President Bearwarden and Ayrault assented. They were steering
for an apparently hard part of the planet's surface, about a
degree and a half north of its equator.

"Since Jupiter's axis is almost at right angles to the plane of
its orbit," said the doctor, "being inclined only about one
degree and a half, instead of twenty-three and a half, as was the
earth's till nearly so recently, it will be possible for us to
have any climate we wish, from constantly warm at the equator to
constantly cool or cold as we approach the poles, without being
troubled by extremes of winter and summer."

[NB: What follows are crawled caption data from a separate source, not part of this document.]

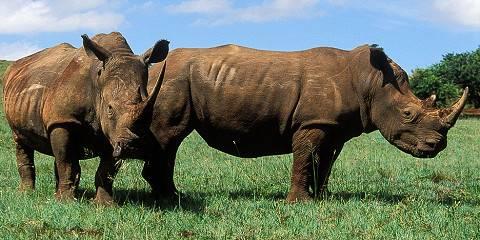 3-Day Kruger National Park Private Reserve Safari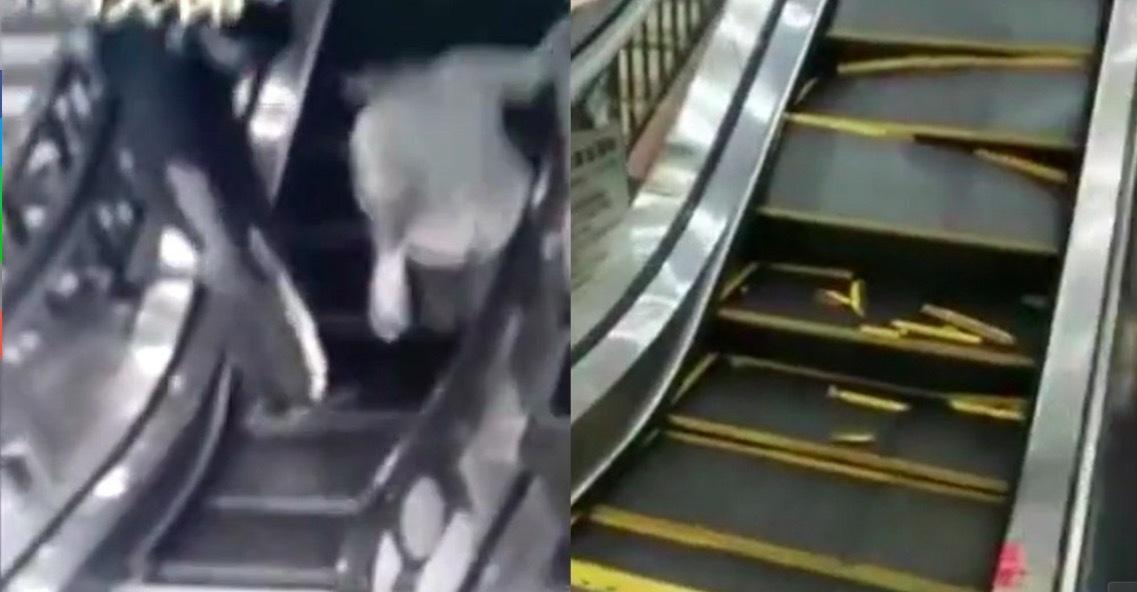 thang máy,Trung Quốc,tai nạn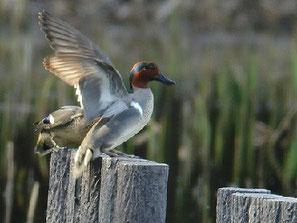 ・2009年3月20日 谷津干潟  ・下にいたコガモが、上に飛び移ってきたので、慌てるアメリカコガモ。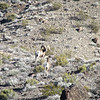 A little blurry photo of the one ram turned back to look at us.  They were a good distance away.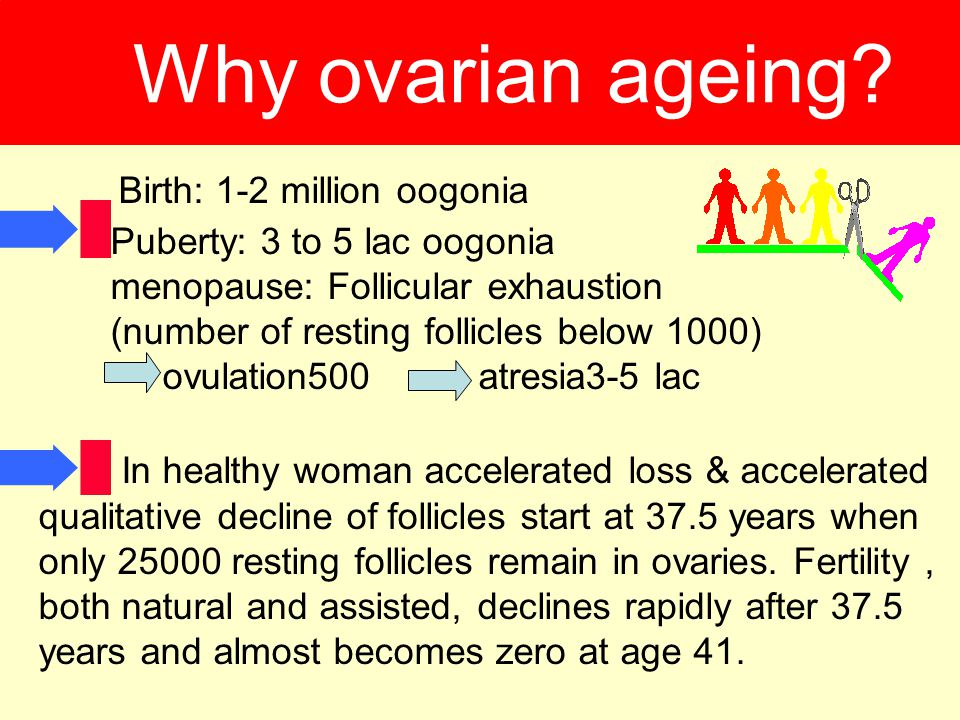 Why ovarian ageing Birth: 1-2 million oogonia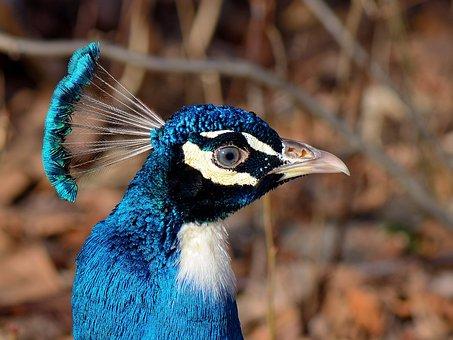 Peacock, Bird, Nature, Head, Blue, Peacock Island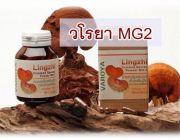 วโรยา สปอร์เห็ดหลินจือ MG2 Organic 100%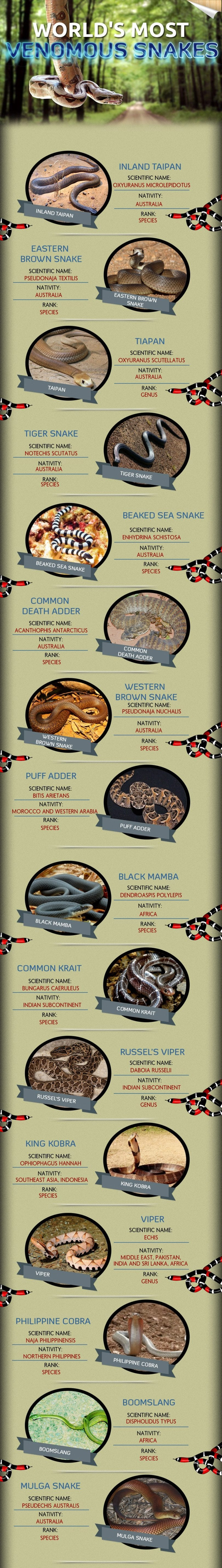 World's most venomous snakes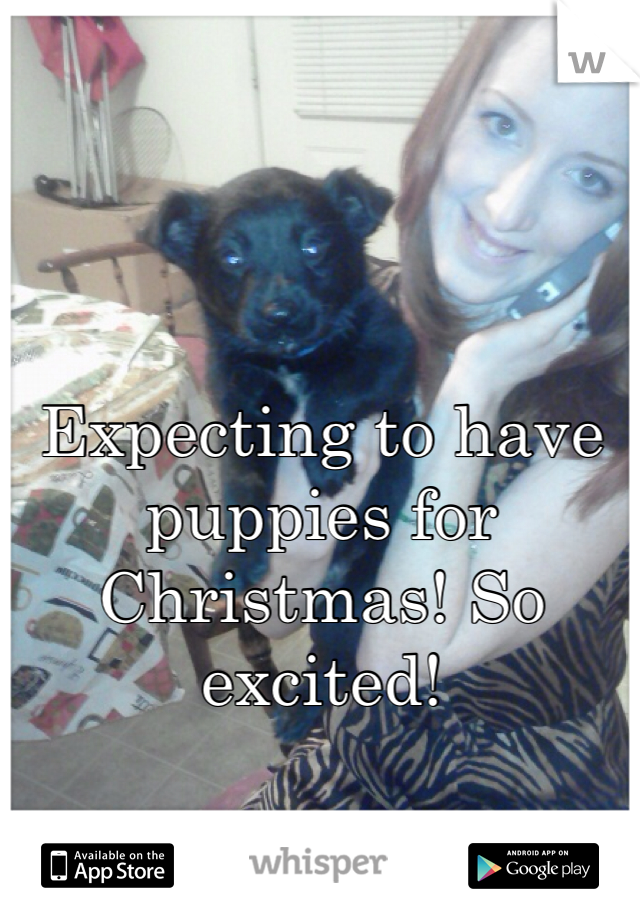 Expecting to have puppies for Christmas! So excited!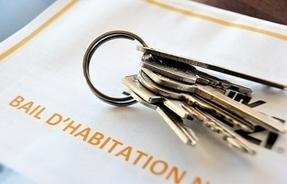Pourquoi votre loyer pourrait (légèrement) baisser cette année | Immobilier | Scoop.it
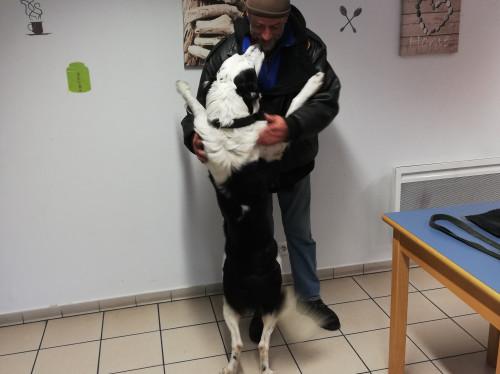 Sans abris animaux - Dispensaire Vétérinaire Etudiant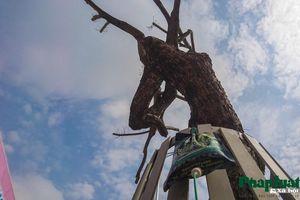 Truyền dịch cấp cứu hàng cây sưa đỏ trên đường Nguyễn Văn Huyên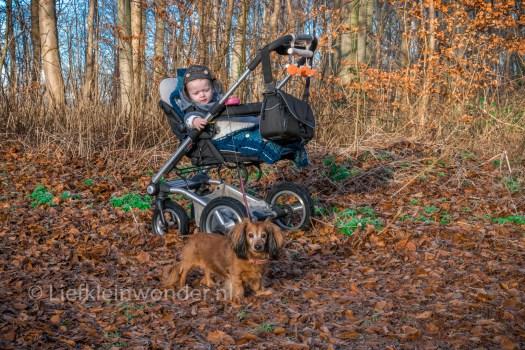 12 maanden en 3 weken oud 1 jaar , hond uitlaten met kinderwagen wandelen in het bos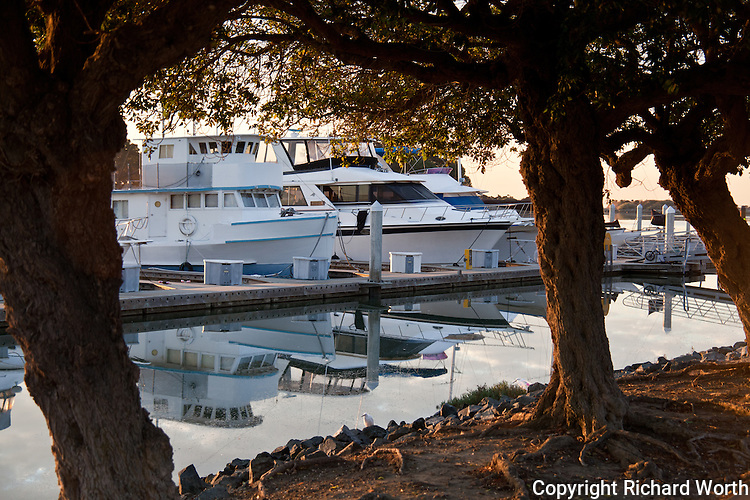 Tied up at the San Leandro Marina, yachts and their early morning reflections.  San Leandro, California.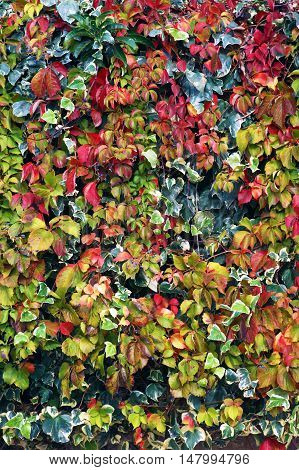 Colourful red and green leaves of climbing plants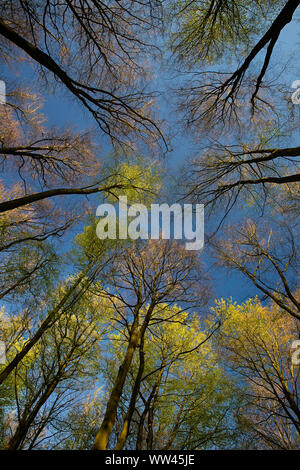 View of the sky through the trees. Looking up through the Beech trees with bare branches and new spring green leaves. Blue sky above - Stock Photo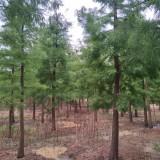 10公分池杉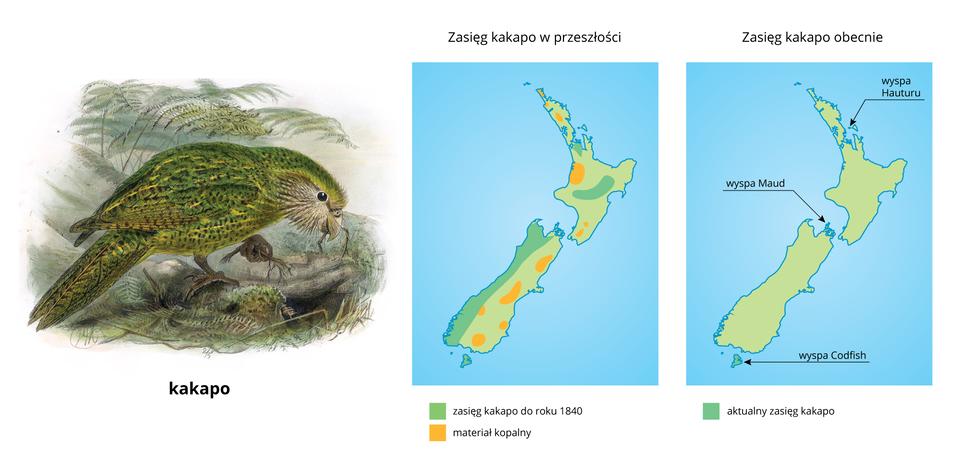 ZIlustracja przedstawia rysunek zielonego ptaka idwie mapki. Ptak to papuga kakapo, przedstawiona na ziemi, zkorzonkami roślin wdziobie iwłapie. Mapa wśrodku przedstawia rozmieszczenie kakapo na początku dziewiętnastego wieku. Mapa po prawej ilustruje aktualny zasięg gatunku, ograniczony do trzech małych wysepek.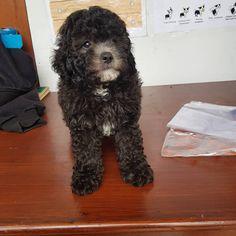 Dijual Anjing Poodle, Sale 2 Ekor Anjing Poodle, Lokasi: Malang, Minat Hub.: 081228886000,  No. Iklan: 1809, Informasi lebih detil silakan kunjungi iklan pada link di bawah ini. www.pettoto.com/sale-2-ekor-anjing-poodle-malang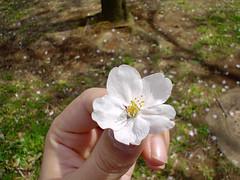 060404 Sakura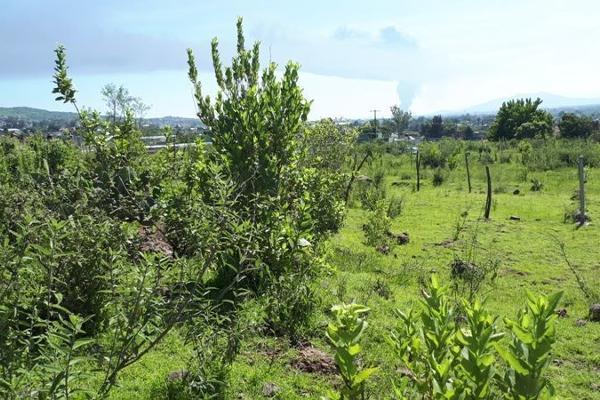 Foto de terreno habitacional en venta en  , san juanito itzicuaro, morelia, michoacán de ocampo, 8896525 No. 03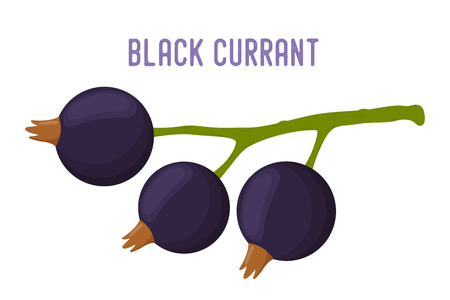 Vector organic berry - black currant, tasty fruit. Ripe vitamin nutrition, garden product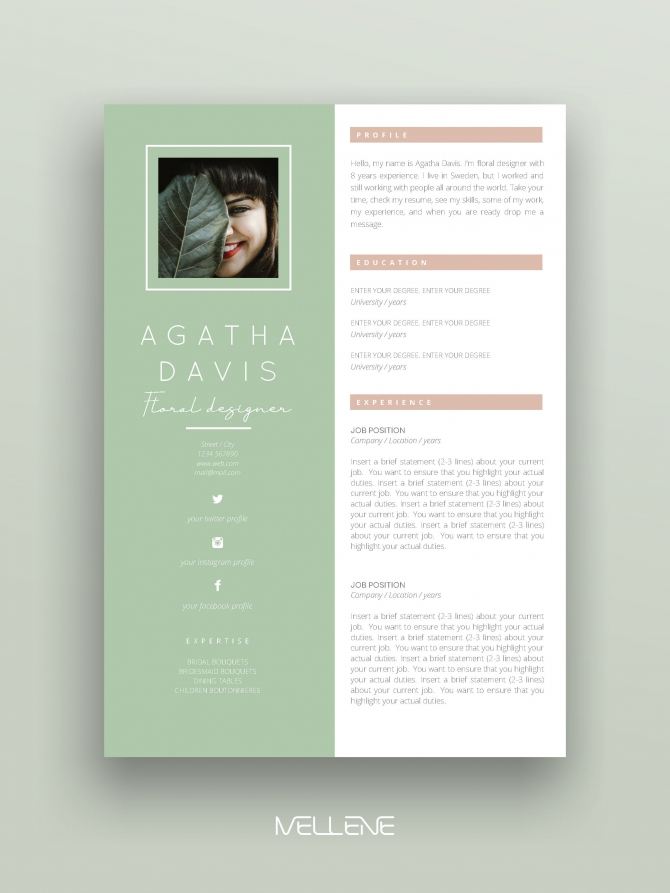 Resume Template  Pages  Cv Template Cover Letter  Instant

Until the Callisto entered the planet's atmosphere, its five
moons appeared like silver shields against the black sky, but now
things were looking more terrestrial, and they began to feel at
home. Bearwarden put down his note-book, and Ayrault returned a
photograph to his pocket, while all three gazed at their new
abode. Beneath them was a vast continent variegated by chains of
lakes and rivers stretching away in all directions except toward
the equator, where lay a placid ocean as far as their telescopes
could pierce. To the eastward were towering and massive
mountains, and along the southern border of the continent smoking
volcanoes, while toward the west they saw forests, gently rolling
plains, and table-lands that would have satisfied a poet or set
an agriculturist's heart at rest. "How I should like to mine
those hills for copper, or drain the swamps to the south!"